Phosphorylation of STING by TBK1 in vitro requires “ER-to-Golgi” traffic and palmitoylation of STING. (a) TBK1-knockout MEFs were treated with brefeldin A (3 µg/mL) for 30 min followed by the stimulation with DMXAA for 1 h. The post-nuclear supernatants of cells were centrifuged at 100,000 × g. The resulting membrane fraction was resuspended, incubated with recombinant TBK1 in the presence of ATP, and analyzed by western blot. (b) Post-nuclear supernatants of unstimulated TBK1-knockout MEFs were centrifuged at 100,000 × g. The resulting membrane fraction was resuspended and incubated with recombinant TBK1 and ATP in the presence of DMXAA (25 µg/mL) or 2′3′-cGAMP (250 ng/mL) at 37 °C for 30 min. Phosphorylation of STING at Ser365 was analyzed by western blot. (c) TBK1-knockout MEFs were treated with 2-bromopalmitate (50 µM) for 30 min followed by the stimulation with DMXAA for 1 h. The membrane fraction of the cells was resuspended, incubated with recombinant TBK1 in the presence of ATP, and analyzed by western blot.
STING undergoes palmitoylation at the Golgi and the inhibition of palmitoylation with 2-bromopalmitate (2-BP) suppressed the STING-dependent downstream signalling22. Microsomal membrane fraction was prepared from cells treated with 2-BP and DMXAA. When the microsomal membrane fraction was subjected to the in vitro reaction, we found no phosphorylated STING (Fig. 3c), consistently with the in vivo observation22.

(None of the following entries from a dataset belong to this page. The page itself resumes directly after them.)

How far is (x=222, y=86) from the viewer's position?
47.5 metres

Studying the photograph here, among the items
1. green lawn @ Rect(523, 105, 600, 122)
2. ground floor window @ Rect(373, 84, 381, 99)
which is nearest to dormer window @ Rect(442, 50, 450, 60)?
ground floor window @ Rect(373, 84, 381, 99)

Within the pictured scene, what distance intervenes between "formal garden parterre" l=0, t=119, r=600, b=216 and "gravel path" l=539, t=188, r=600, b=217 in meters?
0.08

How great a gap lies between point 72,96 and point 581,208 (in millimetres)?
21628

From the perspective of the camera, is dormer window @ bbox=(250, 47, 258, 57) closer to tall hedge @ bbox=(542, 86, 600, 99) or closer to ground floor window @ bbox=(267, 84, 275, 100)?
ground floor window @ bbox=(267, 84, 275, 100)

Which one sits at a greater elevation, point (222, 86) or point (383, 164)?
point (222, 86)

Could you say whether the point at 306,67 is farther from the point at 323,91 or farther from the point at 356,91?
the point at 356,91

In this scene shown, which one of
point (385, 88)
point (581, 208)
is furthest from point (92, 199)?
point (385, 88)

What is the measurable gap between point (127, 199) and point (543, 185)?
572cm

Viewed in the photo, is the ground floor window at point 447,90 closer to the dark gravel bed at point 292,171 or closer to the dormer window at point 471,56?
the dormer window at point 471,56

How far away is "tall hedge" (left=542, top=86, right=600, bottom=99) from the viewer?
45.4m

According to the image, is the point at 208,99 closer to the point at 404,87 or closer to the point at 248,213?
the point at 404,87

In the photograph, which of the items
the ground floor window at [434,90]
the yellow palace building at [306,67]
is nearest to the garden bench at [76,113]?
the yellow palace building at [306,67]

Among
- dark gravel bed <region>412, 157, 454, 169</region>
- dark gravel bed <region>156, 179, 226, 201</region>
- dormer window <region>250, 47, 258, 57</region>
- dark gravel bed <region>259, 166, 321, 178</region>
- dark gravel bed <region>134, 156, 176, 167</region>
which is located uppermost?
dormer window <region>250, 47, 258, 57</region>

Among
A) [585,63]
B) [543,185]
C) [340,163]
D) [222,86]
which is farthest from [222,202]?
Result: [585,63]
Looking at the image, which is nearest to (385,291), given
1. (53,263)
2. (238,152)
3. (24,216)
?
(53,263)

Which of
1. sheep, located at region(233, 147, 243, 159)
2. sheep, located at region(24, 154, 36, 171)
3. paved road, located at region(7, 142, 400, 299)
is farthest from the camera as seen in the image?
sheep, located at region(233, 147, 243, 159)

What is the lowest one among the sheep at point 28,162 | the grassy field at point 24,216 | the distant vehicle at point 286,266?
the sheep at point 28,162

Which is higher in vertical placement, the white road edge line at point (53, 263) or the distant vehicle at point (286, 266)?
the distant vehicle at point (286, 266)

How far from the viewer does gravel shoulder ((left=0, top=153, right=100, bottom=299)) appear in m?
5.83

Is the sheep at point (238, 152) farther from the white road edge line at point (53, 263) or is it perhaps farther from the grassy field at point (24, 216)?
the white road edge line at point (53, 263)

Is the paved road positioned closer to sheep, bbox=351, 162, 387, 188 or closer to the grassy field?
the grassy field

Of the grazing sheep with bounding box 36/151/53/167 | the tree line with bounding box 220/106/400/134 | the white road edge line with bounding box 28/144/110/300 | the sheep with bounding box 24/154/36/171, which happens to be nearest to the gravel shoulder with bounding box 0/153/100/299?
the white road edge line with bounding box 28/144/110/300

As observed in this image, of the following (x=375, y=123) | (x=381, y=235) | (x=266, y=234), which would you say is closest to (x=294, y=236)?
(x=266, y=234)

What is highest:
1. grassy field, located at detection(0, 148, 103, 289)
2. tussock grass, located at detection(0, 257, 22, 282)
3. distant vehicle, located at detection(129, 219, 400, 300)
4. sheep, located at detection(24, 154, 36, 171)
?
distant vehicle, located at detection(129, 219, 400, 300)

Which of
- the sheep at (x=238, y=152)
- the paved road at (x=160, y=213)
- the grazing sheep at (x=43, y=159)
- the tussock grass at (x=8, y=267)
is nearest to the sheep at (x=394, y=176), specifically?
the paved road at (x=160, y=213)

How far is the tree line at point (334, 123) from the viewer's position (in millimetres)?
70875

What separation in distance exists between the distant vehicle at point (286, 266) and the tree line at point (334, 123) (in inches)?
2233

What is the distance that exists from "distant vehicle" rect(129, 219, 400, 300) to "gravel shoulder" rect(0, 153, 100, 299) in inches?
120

A role of cholesterol and sphingomyelin in STING activation
We previously suggested the role of sphingomyelin in STING activation by the experiment with D-ceramide-C622, an agent to disrupt lipid domain containing sphingomyelin32. We sought to address directly the role of lipids constituting the lipid domain in STING activation with the cell-free reaction. Microsomal membrane fraction prepared from DMXAA-stimulated cells was digested with recombinant bacterial sphingomyelinase (bSMase), and then subjected to the in vitro reaction. As shown in Fig. 4a, we found no phosphorylated STING with bSMase-digested membranes. Pre-treatment of the microsomal membrane fraction with methyl-β-cyclodextrin, an agent to extract cholesterol from membranes, also suppressed the phosphorylation of STING by TBK1 in dose-dependent fashion (Fig. 4b). These results suggested the role of sphingomyelin and cholesterol in STING activation.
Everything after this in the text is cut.